* PROMPT 1 *
In the article on Amour's Oscar win, which prize did Amour take at the 2012 Cannes Film Festival?
* PROMPT 2 *
Carry on the article about Amour's Academy Award from its last sentence.

* DOCUMENT EXCERPT *

..........

The French-language film became the second Austrian movie to capture the Academy Award. World War II drama The Counterfeiters won the Oscar for top foreign film in 2007.

The honor caps a year-long run of awards for the film by Austrian director Michael Haneke, whose period drama The White Ribbon was up for the same Oscar in 2010.

Haneke gave credit for the honor to the film's stars, veteran French actors Jean-Louis Trintignant and Emmanuelle Riva.

"Thank you ... to my main actors, Emmanuelle Riva and Jean-Louis Trintignant, because without them I (would not be standing) here," the director said as he accepted the award.

Amour won the Palme d'Or at the 2012 Cannes Film Festival, the fest's top prize, and best foreign film at Hollywood's Golden Globe Awards in January. It was also named best film by the Los Angeles Film Critics Association and the National Society of Film Critics.

..........

* MATERIAL SHOWN *

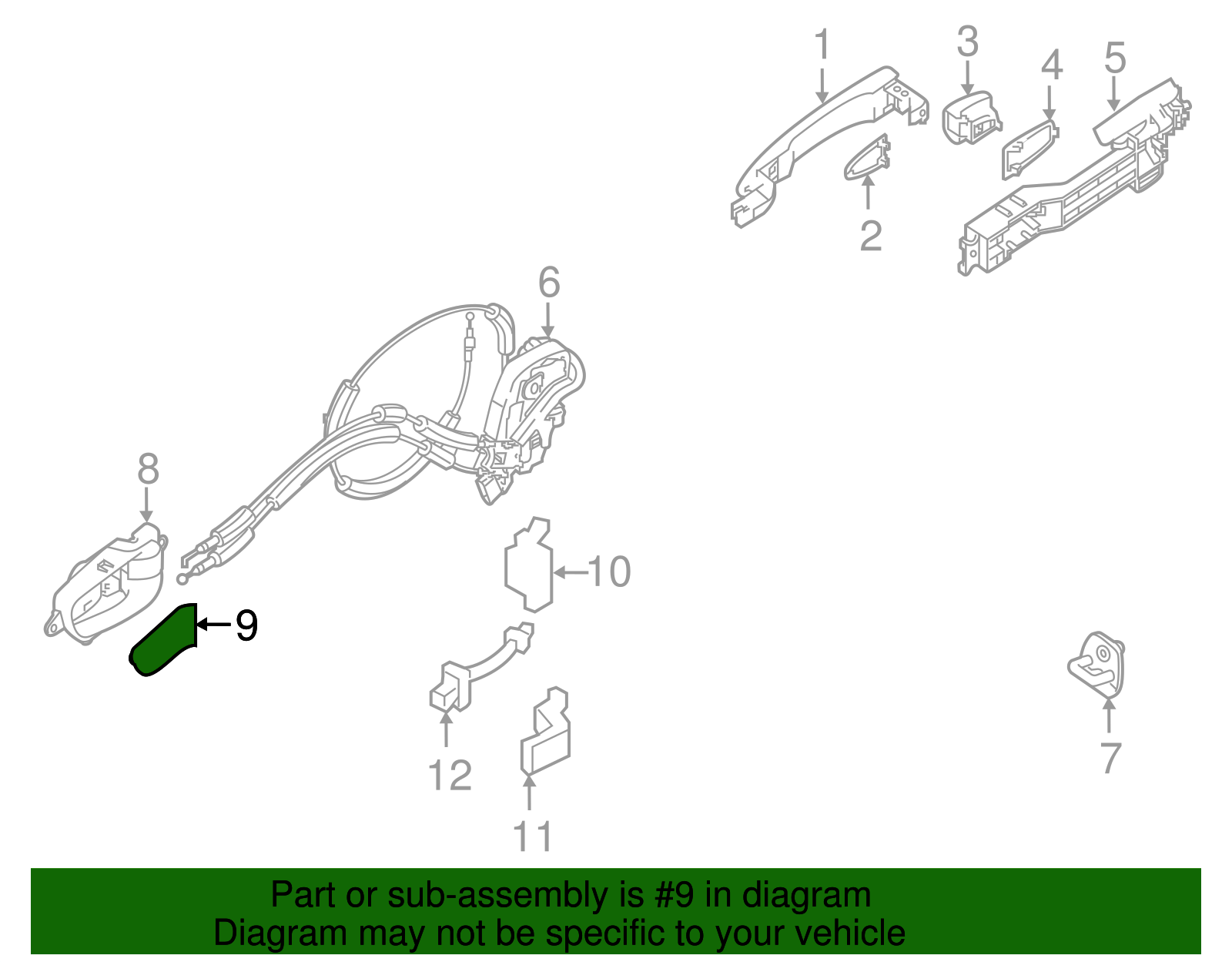 1
3
4
5
2
6
8
10
9
12
11
7

Part or sub-assembly is #9 in diagram
Diagram may not be specific to your vehicle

..........

* ANSWER BOX 1 *
The Palme d'Or, the festival's top prize.

* ANSWER BOX 2 *
The unflinching take on devotion, old age and illness details the everyday struggles and indignities of elderly Parisian couple Anne and Georges as they confront Anne's slide toward death.

Georges, played by Trintignant, cares for bed-ridden Anne, played by Riva, who has difficulty moving and speaking following a stroke.

Haneke has said Amour was inspired by caring for an aged aunt facing death.

Searching for Sugar Man, about a singer whose musical star faded without a trace until he was rediscovered in South Africa, won the best documentary feature Oscar.

The film tells the story of Sixto Rodriguez, who made two albums in the early 1970s but then quit music - and who knows nothing about his fame on another continent.

The documentary was made by first-time director Malik Bendjelloul, who first discovered Rodriguez while traveling for six months in Africa in 2006, and was fascinated by his story.

The award was accepted by Bendjelloul and producer Craig Bartholomew Strydom, who explained why Rodriguez did not attend the Oscars show.

"He didn't want to take any of the credit himself. That just about says everything about that man and his story that you want to know," he said.

Bendjelloul said he learned that Rodriguez was born in Detroit, Michigan, in 1942, but his musical career ended almost before it began, while all other stars around him were making musical history in Motown.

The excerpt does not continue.